No significant circularity; empirical architecture proposal

full rationale

The paper introduces Dual-Rate Diffusion as an architectural method that interleaves sparse evaluations of a heavy context encoder with frequent light denoising steps. Central claims rest on empirical ImageNet benchmark results showing matched FID at 2-4x lower cost, plus compatibility with distillation. No derivation chain, first-principles equations, or predictions are presented that reduce by construction to fitted inputs, self-citations, or ansatzes.
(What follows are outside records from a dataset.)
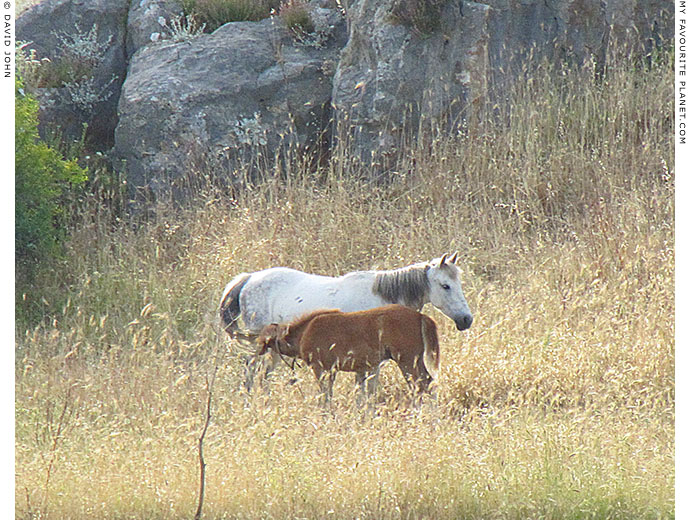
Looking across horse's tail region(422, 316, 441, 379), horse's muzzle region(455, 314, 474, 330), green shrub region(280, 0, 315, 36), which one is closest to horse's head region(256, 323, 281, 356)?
horse's tail region(422, 316, 441, 379)

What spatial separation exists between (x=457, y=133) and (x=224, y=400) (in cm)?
503

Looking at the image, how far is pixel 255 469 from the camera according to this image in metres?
4.41

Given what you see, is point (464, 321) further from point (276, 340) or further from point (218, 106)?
point (218, 106)

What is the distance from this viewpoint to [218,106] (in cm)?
1024

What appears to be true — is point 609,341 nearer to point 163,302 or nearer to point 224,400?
point 224,400

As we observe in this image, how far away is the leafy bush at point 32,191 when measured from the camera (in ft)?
27.1

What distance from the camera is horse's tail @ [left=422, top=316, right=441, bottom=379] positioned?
18.0ft

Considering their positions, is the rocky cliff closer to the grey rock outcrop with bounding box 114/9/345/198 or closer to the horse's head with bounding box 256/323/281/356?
the grey rock outcrop with bounding box 114/9/345/198

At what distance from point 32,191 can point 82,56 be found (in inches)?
150

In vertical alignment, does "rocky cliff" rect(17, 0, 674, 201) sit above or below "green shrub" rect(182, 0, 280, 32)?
below

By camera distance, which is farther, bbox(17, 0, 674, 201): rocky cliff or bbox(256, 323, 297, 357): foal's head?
bbox(17, 0, 674, 201): rocky cliff

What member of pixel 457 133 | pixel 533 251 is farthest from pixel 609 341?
pixel 457 133

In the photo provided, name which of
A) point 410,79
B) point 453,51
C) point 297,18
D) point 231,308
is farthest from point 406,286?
point 297,18

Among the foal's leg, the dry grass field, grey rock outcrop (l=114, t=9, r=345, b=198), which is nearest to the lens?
the dry grass field
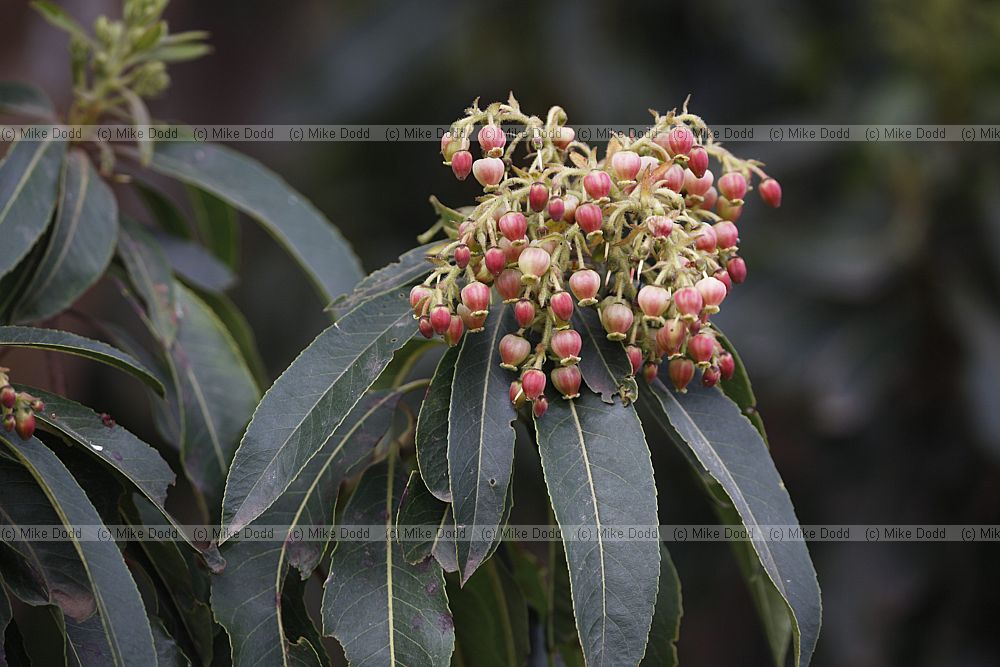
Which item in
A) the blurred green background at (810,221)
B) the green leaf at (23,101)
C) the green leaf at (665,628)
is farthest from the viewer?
the blurred green background at (810,221)

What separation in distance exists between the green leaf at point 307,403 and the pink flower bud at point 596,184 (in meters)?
0.24

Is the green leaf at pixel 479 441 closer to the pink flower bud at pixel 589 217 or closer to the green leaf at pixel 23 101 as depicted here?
the pink flower bud at pixel 589 217

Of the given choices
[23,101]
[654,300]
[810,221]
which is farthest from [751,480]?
[810,221]

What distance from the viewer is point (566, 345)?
3.29 ft

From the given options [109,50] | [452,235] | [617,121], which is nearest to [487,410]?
[452,235]

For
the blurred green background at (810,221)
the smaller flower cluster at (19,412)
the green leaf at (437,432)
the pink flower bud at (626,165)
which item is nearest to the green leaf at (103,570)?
the smaller flower cluster at (19,412)

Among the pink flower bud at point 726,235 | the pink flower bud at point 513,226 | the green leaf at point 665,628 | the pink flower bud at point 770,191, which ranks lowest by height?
the green leaf at point 665,628

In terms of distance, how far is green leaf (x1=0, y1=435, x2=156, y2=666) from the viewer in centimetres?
93

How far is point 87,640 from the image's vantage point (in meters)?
1.01

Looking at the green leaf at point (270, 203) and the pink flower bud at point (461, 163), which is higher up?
the green leaf at point (270, 203)

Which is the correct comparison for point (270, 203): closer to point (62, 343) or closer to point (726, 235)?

The approach is self-contained as a practical design choice validated externally on standard benchmarks, with no load-bearing steps that collapse to the inputs themselves.

Axiom & Free-Parameter Ledger

0 free parameters · 1 axioms · 0 invented entities

The method rests on the domain assumption that context features extracted at low frequency remain useful for many subsequent denoising steps; no free parameters or invented entities are explicitly named in the abstract.

axioms (1)
  • domain assumption Features produced by the heavy context encoder stay informative and stable enough to be reused by the light model across multiple denoising steps
    This premise is required for the sparse evaluation schedule to preserve sample quality; it is invoked implicitly when the abstract states that features are 'effectively reused'.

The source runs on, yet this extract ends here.